И тут Виктор Степанович перехватил его:

— Не надо! Спасибо вам всем, но… успокойтесь, товарищи! Во-первых, я сейчас схожу, а во-вторых, я вовсе не инвалид.

— Я знаю, где вам сходить, — неодобрительно и ворчливо отозвалась кондукторша. — Остановка «Поселок инвалидов ВОВ», то есть Великой Отечественной войны… Вожу и вижу.

— Да нет, вы спутали!

— Как хотите, — сказала кондукторша и села, кряхтя. Оба молодца, и Федя и «паж», с видом победителей уставились на Виктора Степановича, а он, унося свою боль, стараясь не хромать, осторожно двинулся вперед и раньше времени вышел из автобуса, чтобы подождать следующего.

2

От остановки он брел к поселку сосновым бором. Здесь хорошо бывало утрами. Свежее солнце рябит в соснах… Как тем летом, когда они с Зоей ходили сюда за грибами… Незаметный ветер шевелил тогда кронами, и слепящие зайчики перескакивали с места на место, по вечной и мягкой хвое, по траве, по ромашкам у самой дороги… Лепестки у ромашек были такие упругие и тугие, что казалось, сразу зазвенят, только задень. Казалось — или это Зоя велела.

— Посмотри!

Тем летом Зоя была еще жива. Сердечная недостаточность, как врачи говорили, не пускала ее далеко, но сюда они добирались. Раз или два…

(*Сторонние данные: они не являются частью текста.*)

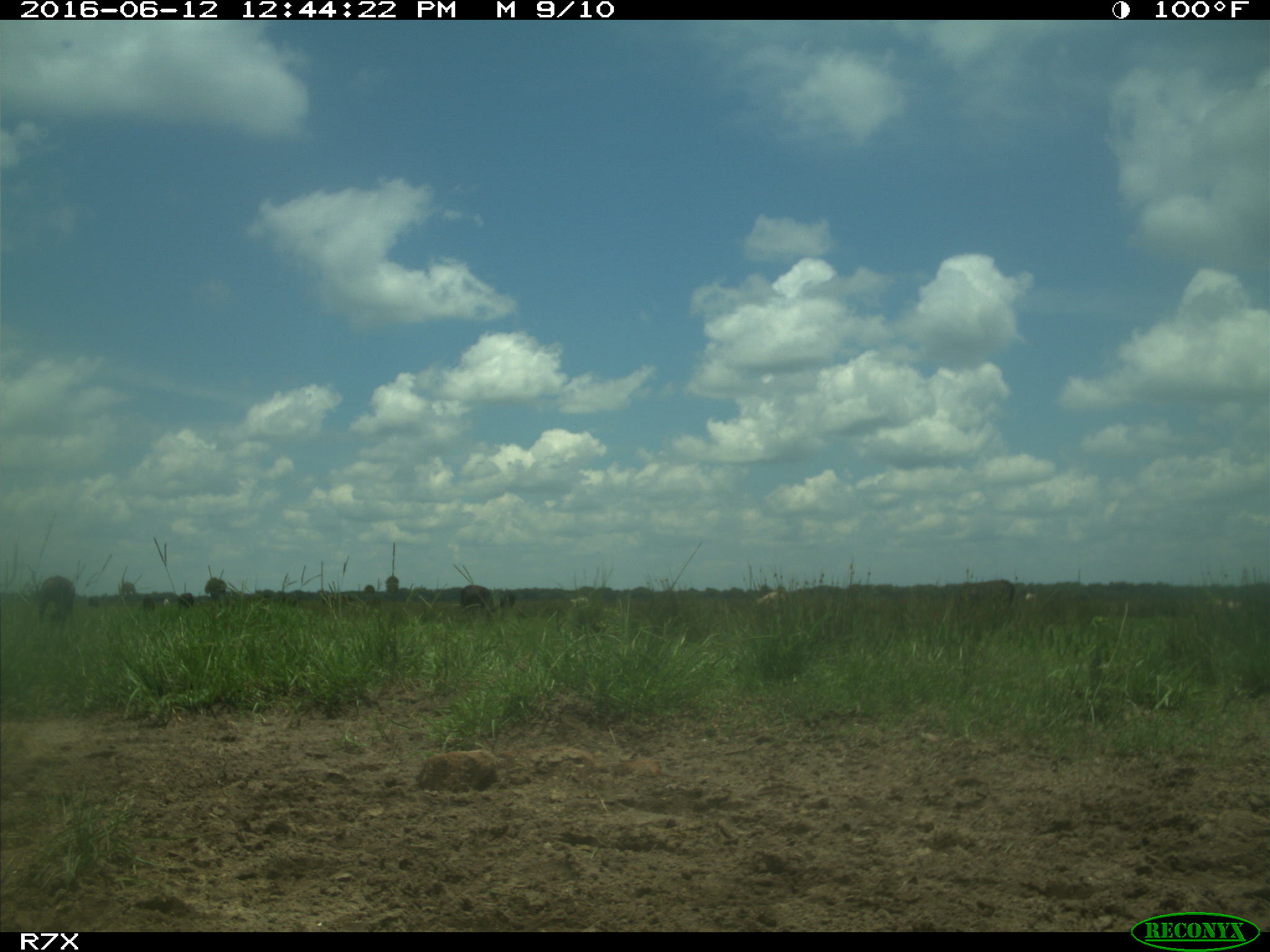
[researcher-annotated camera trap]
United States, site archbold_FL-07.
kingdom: Animalia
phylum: Chordata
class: Mammalia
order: Artiodactyla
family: Bovidae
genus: Bos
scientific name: Bos taurus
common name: domestic cow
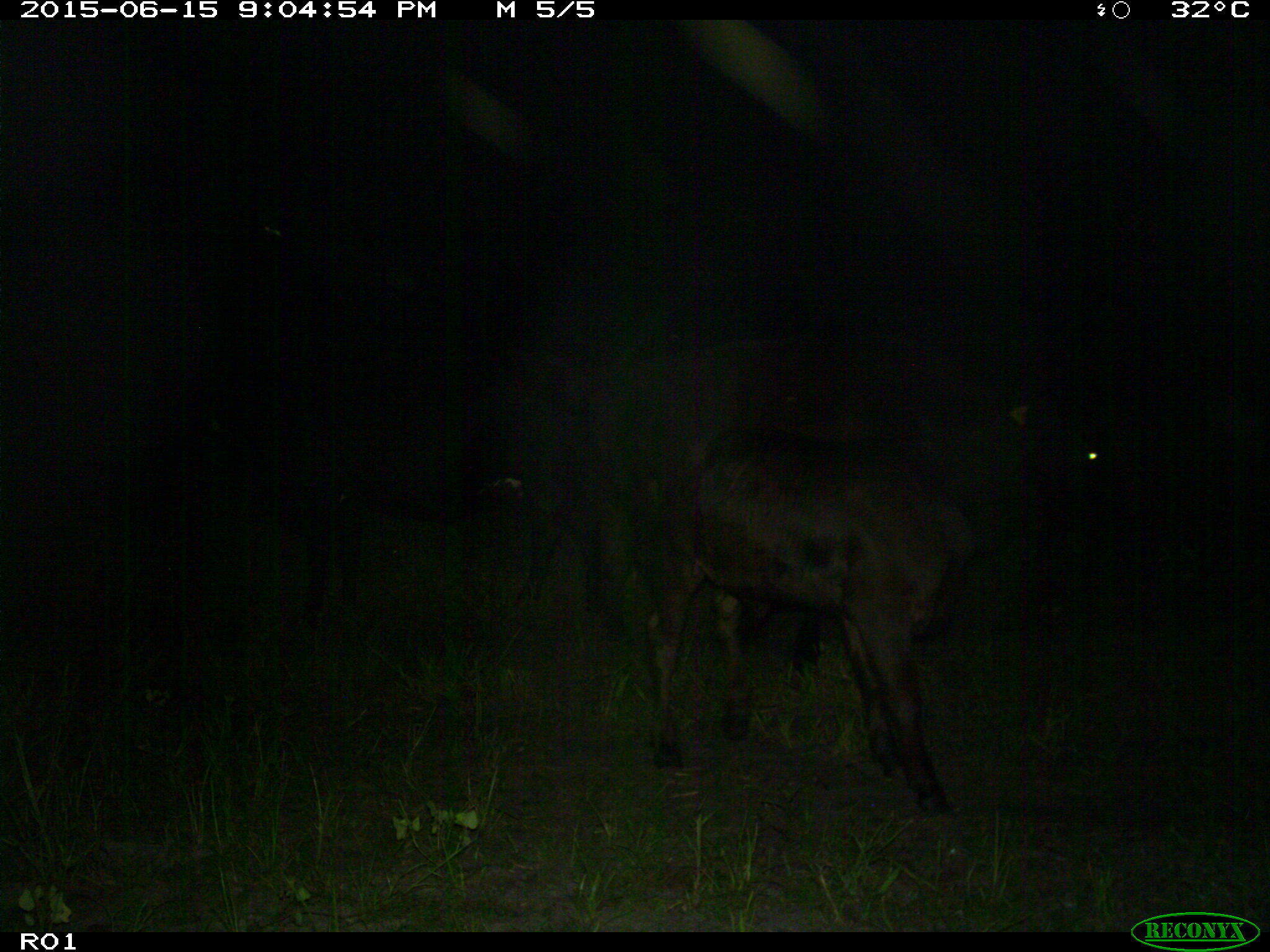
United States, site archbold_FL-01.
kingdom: Animalia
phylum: Chordata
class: Mammalia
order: Artiodactyla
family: Bovidae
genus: Bos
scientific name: Bos taurus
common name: domestic cow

Сейчас его Зоя снова неслышно шла с ним под теми же соснами. А он, покашливая, делился с ней своей любовью к дочери, своей безмолвной, постоянной, но бесполезной заботой о ней, отчего и эта любовь превращалась в муку, точно лишаясь смысла и цены. Не перенесешь и не откажешься… Никогда.

«Понимаешь, — говорил он, — ей давно бы пора свою жизнь строить, свою судьбу, все свое, а тут я… Мои слабости, мои привычки, мои бессонницы, мои капризы… Короче, она еще со мной, Зоя… Как бы ты обрадовалась! Наша Светка готовит все твои блюда, иногда у нее вкуснее получается, чем у тебя, прости. Все время завидовала: «Мама у нас непревзойденный кулинар и кондитер, а я — бездарь! Ничего, кроме яичницы…» А теперь! Но при этом всегда читает, как пассажир в автобусе бесконечного следования. Картошку с мясом в жаровню, а сама — читать. Пирог в духовку, а сама — за книгу. Чайник на плиту, а сама… И позже, вымыв посуду, сидит с книгой у настольной лампочки — до двух, а иногда и трех часов. Я, бывало, как идиот, гордился этим, а сейчас без конца хожу мимо, желаю спокойной ночи, упрашиваю, гоню, а она отмахивается, все куда-то едет в своем автобусе, бедняга… Куда? Наконец сдается, уходит, но из-под двери в ее комнату еще долго светит прорезь, как беззвучная молния во тьме. Честно говоря, не знаю, что она там? Снова читает или плачет немо? Сам выползаю на кухню, нахожу недокуренную сигарету, а то и две — значит, Света дымила, мать, — сижу, докуриваю… С улицы каждый вечер залетают в нашу кухню песни, нетрезвые, понятно, но и незлые, какие-то детские по настроению, хотя мне кажется, поют их местные кавалеры только для шума, но, может быть, и от одиночества, которого не любят, как дети, кто знает?